From Casetext: Smarter Legal Research

State v. Hardy

COURT OF APPEALS STATE OF ARIZONA DIVISION ONE DEPARTMENT D
Jan 24, 2012
1 CA-CR 11-0063 (Ariz. Ct. App. Jan. 24, 2012)

Opinion

1 CA-CR 11-0063

01-24-2012

STATE OF ARIZONA, Appellee, v. SCOTT PRENTISS HARDY, Appellant.

Thomas C. Horne, Attorney General By Kent E. Cattani, Chief Counsel, Criminal Appeals/Capital Litigation Section and Angela Corinne Kebric , Assistant Attorney General Attorneys for Appellee James J. Haas, Maricopa County Public Defender By Terry Reid, Deputy Public Defender Attorneys for Appellant


NOTICE: THIS DECISION DOES NOT CREATE LEGAL PRECEDENT AND MAY NOT BE CITED

EXCEPT AS AUTHORIZED BY APPLICABLE RULES.

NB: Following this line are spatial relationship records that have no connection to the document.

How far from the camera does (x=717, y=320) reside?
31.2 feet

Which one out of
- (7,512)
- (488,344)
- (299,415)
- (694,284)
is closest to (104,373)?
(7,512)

See Ariz. R. Supreme Court 111(c); ARCAP 28(c);

Ariz. R. Crim. P. 31.24


MEMORANDUM DECISION

(Not for Publication - Rule 111, Rules of the Arizona Supreme Court)


Appeal from the Superior Court in Maricopa County


Cause No. CR2010-005359-001DT


The Honorable Roger E. Brodman, Judge


AFFIRMED

Thomas C. Horne, Attorney General

By Kent E. Cattani, Chief Counsel,

Criminal Appeals/Capital Litigation Section

and Angela Corinne Kebric , Assistant Attorney General

Attorneys for Appellee

Phoenix

James J. Haas, Maricopa County Public Defender

By Terry Reid, Deputy Public Defender

Attorneys for Appellant

Phoenix GEMMILL, Judge

¶1 Scott Hardy appeals his conviction and sentence for one count of burglary in the third degree. Hardy seeks reversal and remand for a new trial asserting that all DNA evidence should be suppressed and excluded from use at trial. For the reasons stated below, we affirm.

FACTS AND PROCEDURAL HISTORY

¶2 On April 18, 2009, while performing services for her congregation, a full-time pastor was informed that her car had been burglarized in the church parking lot. She immediately called the police and they responded. During a cruise of the vicinity, Officer K. found Hardy in the area but several blocks away from the church. Hardy's clothing matched an eyewitness description of the clothing worn by the perpetrator of the burglary. Officer K. took Hardy into custody and brought him back to the scene for identification. Officer K. noticed that Hardy had cuts on his hands when he handcuffed him.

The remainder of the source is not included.